La luz de la fe no disipa todas nuestras tinieblas, sino que, como una lámpara, guía nuestros pasos en la no-che, y esto basta para caminar. Al hombre que sufre, Dios no le da un razonamiento que explique todo, sino que le responde con una presencia que le acompaña.
La presencia del dulce huésped del alma, del Espíritu consolador.
Cristo es el que viene a sanar y a vencer el mal. Sus milagros son signos de la llegada de la salvación. Son signos, no se quedan en sí mismos, sino que guían hacia el mensaje de Cristo, hacia Dios y nos hacen ver que la verdadera y más profunda enfermedad del hombre es la ausencia de Dios, fuente de la verdad, el amor y la vida.
Y sólo la reconciliación con Dios puede darnos la verdadera curación, la verdadera vida, porque una vida sin amor y sin verdad no sería vida. El reino de Dios es precisamente la presencia de la verdad y del amor; y así es curación en la profundidad de nuestro ser. Por eso su predicación y las cu-raciones que realiza siempre están unidas. En efecto, forman un único mensaje de esperanza y de salvación (Benedicto XVI).
Lo que cura al hombre no es esquivar el sufrimiento y huir ante el dolor, sino la capacidad de aceptar la tribulación, madurar en ella y encontrar en ella un sentido mediante la unión con Cristo, que ha sufrido con amor infinito (Spe Salvi 37).
Cristo es el único capaz de sanarnos de todas nuestras dolencias.
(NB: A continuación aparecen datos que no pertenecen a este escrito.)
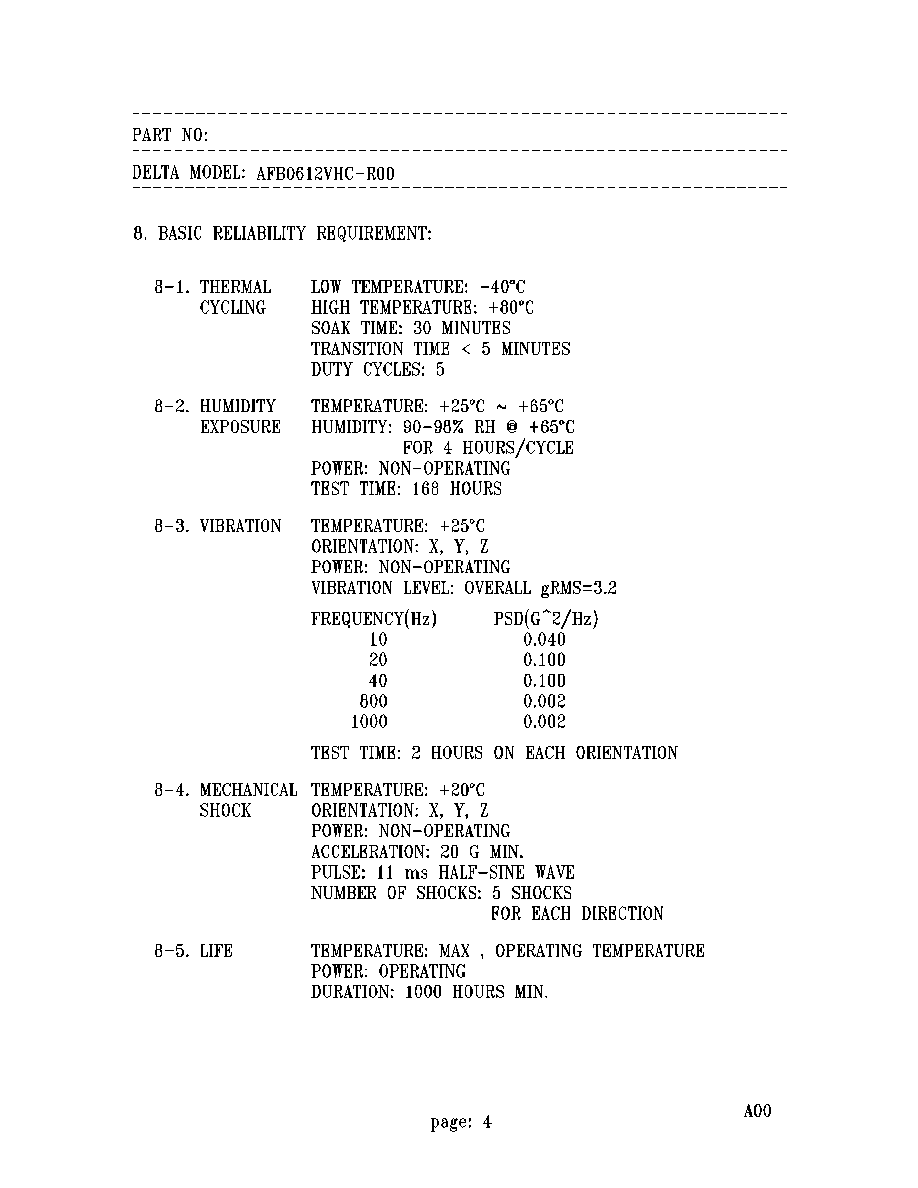 PART NO:

DELTA MODEL: AFB0612VHC-R00

8. BASIC RELIABILITY REQUIREMENT:

8-1. THERMAL CYCLING
LOW TEMPERATURE: -40°C
HIGH TEMPERATURE: +80°C
SOAK TIME: 30 MINUTES
TRANSITION TIME < 5 MINUTES
DUTY CYCLES: 5

8-2. HUMIDITY EXPOSURE
TEMPERATURE: +25°C ~ +65°C
HUMIDITY: 90-98% RH @ +65°C FOR 4 HOURS/CYCLE
POWER: NON-OPERATING
TEST TIME: 168 HOURS

8-3. VIBRATION
TEMPERATURE: +25°C
ORIENTATION: X, Y, Z
POWER: NON-OPERATING
VIBRATION LEVEL: OVERALL gRMS=3.2

| FREQUENCY(Hz) | PSD(G^2/Hz) |
|---|---|
| 10 | 0.040 |
| 20 | 0.100 |
| 40 | 0.100 |
| 800 | 0.002 |
| 1000 | 0.002 |

TEST TIME: 2 HOURS ON EACH ORIENTATION

8-4. MECHANICAL SHOCK
TEMPERATURE: +20°C
ORIENTATION: X, Y, Z
POWER: NON-OPERATING
ACCELERATION: 20 G MIN.
PULSE: 11 ms HALF-SINE WAVE
NUMBER OF SHOCKS: 5 SHOCKS FOR EACH DIRECTION

8-5. LIFE
TEMPERATURE: MAX , OPERATING TEMPERATURE
POWER: OPERATING
DURATION: 1000 HOURS MIN.

page: 4

A00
Cristo vino al mundo a curar, liberar y salvar a los hombres. Cristo sigue presente entre nosotros haciendo el bien, curando dolencias, secando lágrimas, dando esperanza a un mundo que llora su desesperación.
El que quiera ser sanado de sus dolencias ha de ponerse en manos de Jesús, dejarse llenar por su luz y por su Palabra, recibir la fuerza de su gracia, acoger el don del Espíritu Santo.
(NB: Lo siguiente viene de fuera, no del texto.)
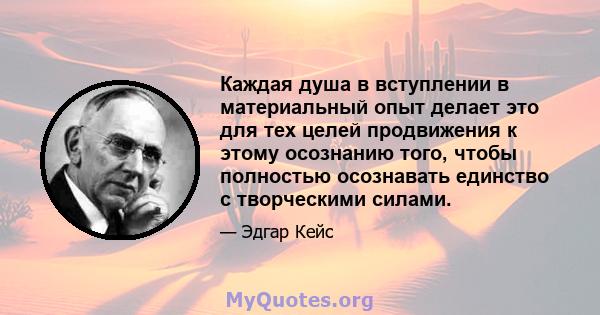 Каждая душа в вступлении в материальный опыт делает это для тех целей продвижения к этому осознанию того, чтобы полностью осознавать единство с творческими силами.

— Эдгар Кейс

MyQuotes.org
Desde esta perspectiva, podemos comprender por qué la predicación del Evangelio es un deber para san Pablo.
¡Ánimo! ¡Ábrele tu corazón al Señor! ¡Entrégale tus dolencias, tus sufrimientos, tus impotencias, tus fracasos, tu historia, tus debilidades, tus pecados, tus complejos, tus heridas! ¡Entrégale todo aquello con lo que tú no puedes!
¡No tengas miedo! ¡Dáselo al Señor! ¡Para eso ha venido! ¡Nadie te ama como Él! Y confía, descansa, ¡invoca al Espíritu Santo! ¡Que haga fecunda y gloriosa tu cruz!